Kingi Du Val Maaka-Wanahi was a defendant before the Hawera District Court. He was screened by a forensic nurse who did not recommend a s 38 report. The court later provided HNZ Waikato with a s 38 order addressed to an unnamed ‘health assessor’. HNZ Waikato advised the court it had no capacity to prepare the report and noted that the forensic nurse did not recommend one. Counsel then commissioned a s 38 report from a private neuropsychologist which was provided more than five months after the original s 38 order.
Both Maaka-Wanahi and HNZ Waikato brought declaratory judgment proceedings to clarify the legal obligations under s 38. The NZLS, NZBA, and CBANZ appeared as intervenors.
Statutory interpretation – whether the time limits in s 38(2)(b) & (c) (14 days) and s 40 (30 days with consent) relate to detention for the purpose of assessment or the completion of s 38 reports – rights-consistent approach – s 38 not drafted clearly or simply – whether court orders issued to unnamed ‘health assessors’ are binding – definition of ‘health assessor’ – comparison to other statutory frameworks for provision of court reports – whether HNZ Waikato must comply with a s 38(2)(c) order for detention of a person in inpatient facility without prior consultation – whether orders which do not comply with s 38(2)(c)(ii) are void ab initio or voidable – role of forensic nurse under s 38 – whether one health assessor’s report will suffice for the court to find a person fit to stand trial – whether the Crown is responsible for funding both public and private s 38 reports.

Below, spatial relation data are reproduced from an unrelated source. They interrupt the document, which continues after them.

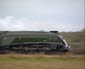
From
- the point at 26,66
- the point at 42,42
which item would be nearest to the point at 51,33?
the point at 42,42

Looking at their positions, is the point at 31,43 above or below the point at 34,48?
above

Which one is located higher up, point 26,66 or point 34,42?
point 34,42

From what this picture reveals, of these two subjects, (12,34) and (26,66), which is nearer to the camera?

Held: Court makes declarations (in summary): (1) s 38 does not impose a specific time frame within which reports must be provided. The time frames in s 38(2)(b) & (c) and s 40 refer to periods of detention for the purpose of assessment and not the period within which a s 38 report must be completed. However, reports must be provided without undue delay or there may be a breach of a defendant’s rights under NZBORA; (2) HNZ Waikato is not a ‘health assessor’ and is not legally obliged to provide a report, or locate and commission a report, in response to a s 38 order addressed to an unnamed ‘health assessor’; (3) HNZ Waikato is legally obliged to comply with a s 38(2)(c) order for detention of a person in the inpatient facility, provided requirements in the section are satisfied. A failure to comply with the s 38(2)(c)(ii) requirement does not make an order void ab initio, but constitutes a reviewable error upon which a court may conclude that such an order is void; (4) A judge may consider the opinion of a forensic nurse following a screening assessment in deciding whether to make a s 38 order. However, the CPMIP Act does not require such a screening assessment or a recommendation from a forensic nurse for the Court to make a s 38 order.

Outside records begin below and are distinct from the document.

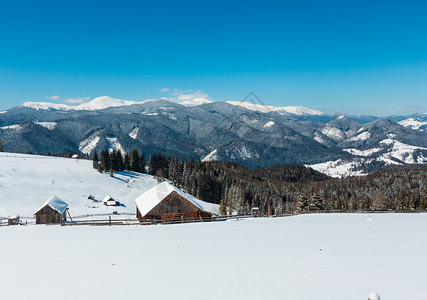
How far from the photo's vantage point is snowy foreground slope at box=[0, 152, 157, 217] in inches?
2704

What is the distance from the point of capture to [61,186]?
85375 mm

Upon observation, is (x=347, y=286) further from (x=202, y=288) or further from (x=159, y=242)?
(x=159, y=242)

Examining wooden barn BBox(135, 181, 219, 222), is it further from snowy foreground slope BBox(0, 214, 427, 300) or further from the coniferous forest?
the coniferous forest

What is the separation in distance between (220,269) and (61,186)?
3299 inches

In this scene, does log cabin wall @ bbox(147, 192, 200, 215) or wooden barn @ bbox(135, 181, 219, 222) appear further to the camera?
log cabin wall @ bbox(147, 192, 200, 215)

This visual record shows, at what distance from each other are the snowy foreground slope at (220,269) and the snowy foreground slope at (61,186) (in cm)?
5026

No declarations were made on the report requirements for fitness to stand trial (court rejected HNZ Waikato’s argument that only one report was required) or on the state funding of public and private s 38 reports (current position is that both are state funded, which the court considered appropriate, but issues of funding are matters for the executive).
Note: The judgment emphasised the need for urgent attention to the underlying issues from the executive as a priority, observing that unsatisfactory outcomes as a result of delay may be unfortunately common, which is troubling for the efficiency and efficacy of the criminal justice system and bears upon fundamental human rights.